## TASK BRIEF
Retype everything in the farm post below from "In the mean" down to "usually brush mowed.", word for word.

In the garden we reuse our ground covers that we plant in, our tunnel fabric covers and our pots that we grow and transplant in. We also reuse the drip tapes every year unless they have sprung a leak. And of course, we use our compost!
When I have a need for something in garden I look around to see what we already have that we could repurpose. For instance, our peppers don’t usually grow every tall because of the short season, but last year they grew so tall they were falling over. Tomato garden stakes are expensive and they contain plastic. I bought some small wooden dowels which worked well and in the end, slowly decay back into the ground.
This year I’m trying to reduce weeds. That is what takes most of our time in the garden. We use bamboo screens on the garden fences to reduce wind since it’s very bad in this area. After 4 years the screens start to fall apart so they end up in a pile next to the bush and tree branches and excess bricks and blocks, all which get somewhat used here and there. For instance, we periodically put the wood through a chipper and use as a top dressing for our perennial beds. But today I got the idea to line up the bamboo screens on the ground to act as a ground cover and reduce weed growth. It worked like a charm. Saved probably 6 hours of weed pulling over the season!
Even if you are not gardening, we should all look for ways to reduce, recycle and reuse what we have.
It’s common to see Red Tail Hawks flying through our property. Last year a mother hawk was teaching her baby to fly and was hopping tree to tree across our acreage. They are enormous birds with wing spans almost 5 feet long. They are so large the only way to tell the one bird was a baby was the funny cackling noise it was making.
This year a male hawk started building a nest in the tallest tree in the middle of our property. We believe he is the baby we saw from last year. It didn’t take long for him to build a nest and attract a mate. While we love the wildlife this means we can no longer free range the chickens until they are gone.
Our new bird neighbors are still a little leery of us. When I’m working the garden the male floats above me, checking me out. If we get close to their tree they sound like they are growling at us. We are now trying to avoid their area because unlike your standard robin attack when you get close to their nest, we have the feeling a hawk attack could be a major problem.
In the mean time, we are enjoying watching these predators and look forward to seeing a baby being raised so close to home.
Although you usually enjoy posts about aspects of the farm such as the garden, bees or chickens, something else important is happening on the farm.
The majority of the property is not being used for farming, it’s being conserved for the wild life. Prairies are becoming endangered due to urban sprawl. The tall grasses of the prairies provides food and shelter for a wide variety of animals. Letting the majority of the property go wild resulted in a wide range of healthy wildlife that we don’t see on neighboring properties that are usually brush mowed.
Deer find tall grass to give birth in so that they are hidden from view. We’ve seen 5 generations born here. Usually 2 fawns at a time. They come back to visit every year. Whole herds seek shelter during storms here.
But deer aren’t the only ones who enjoy our farm. Besides your run of the mill birds, squirrels, rabbits and raccoons, we also routinely see skunk, red and grey fox, coyotes, hawks and eagles. We’ve also been told that bobcats and a cougar have been seen in the area but luckily have not come across them.

(Web page captions)
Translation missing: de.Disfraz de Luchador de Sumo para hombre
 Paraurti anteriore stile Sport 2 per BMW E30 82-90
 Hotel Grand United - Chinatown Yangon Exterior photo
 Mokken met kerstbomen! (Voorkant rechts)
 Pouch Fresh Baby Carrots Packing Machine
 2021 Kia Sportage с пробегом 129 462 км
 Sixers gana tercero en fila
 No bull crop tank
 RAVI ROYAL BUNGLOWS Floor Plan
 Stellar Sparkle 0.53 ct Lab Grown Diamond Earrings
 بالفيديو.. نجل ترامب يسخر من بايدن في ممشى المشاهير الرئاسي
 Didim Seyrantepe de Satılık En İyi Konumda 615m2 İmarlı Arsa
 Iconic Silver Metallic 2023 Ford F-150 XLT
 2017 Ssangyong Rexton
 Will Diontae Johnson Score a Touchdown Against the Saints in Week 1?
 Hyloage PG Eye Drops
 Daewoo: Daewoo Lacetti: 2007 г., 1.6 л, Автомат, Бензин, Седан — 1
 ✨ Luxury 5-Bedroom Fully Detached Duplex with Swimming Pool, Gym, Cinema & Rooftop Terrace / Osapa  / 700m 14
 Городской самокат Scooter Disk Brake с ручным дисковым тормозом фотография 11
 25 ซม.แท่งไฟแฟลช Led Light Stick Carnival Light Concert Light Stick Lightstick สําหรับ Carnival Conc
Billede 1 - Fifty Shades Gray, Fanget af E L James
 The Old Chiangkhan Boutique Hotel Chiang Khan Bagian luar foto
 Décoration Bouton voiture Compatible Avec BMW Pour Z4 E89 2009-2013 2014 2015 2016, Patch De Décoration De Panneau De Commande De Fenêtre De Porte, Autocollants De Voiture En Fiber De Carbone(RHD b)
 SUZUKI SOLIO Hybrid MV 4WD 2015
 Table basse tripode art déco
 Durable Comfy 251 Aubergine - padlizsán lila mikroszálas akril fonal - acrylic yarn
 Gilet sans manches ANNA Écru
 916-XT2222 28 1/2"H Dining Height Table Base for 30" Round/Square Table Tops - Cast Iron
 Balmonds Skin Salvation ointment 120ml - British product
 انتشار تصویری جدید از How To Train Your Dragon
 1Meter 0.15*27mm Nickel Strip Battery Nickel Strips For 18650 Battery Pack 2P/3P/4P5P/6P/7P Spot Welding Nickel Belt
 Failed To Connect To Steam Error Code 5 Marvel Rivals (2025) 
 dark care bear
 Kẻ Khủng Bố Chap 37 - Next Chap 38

## YOUR RESPONSE
In the mean time, we are enjoying watching these predators and look forward to seeing a baby being raised so close to home.
Although you usually enjoy posts about aspects of the farm such as the garden, bees or chickens, something else important is happening on the farm.
The majority of the property is not being used for farming, it’s being conserved for the wild life. Prairies are becoming endangered due to urban sprawl. The tall grasses of the prairies provides food and shelter for a wide variety of animals. Letting the majority of the property go wild resulted in a wide range of healthy wildlife that we don’t see on neighboring properties that are usually brush mowed.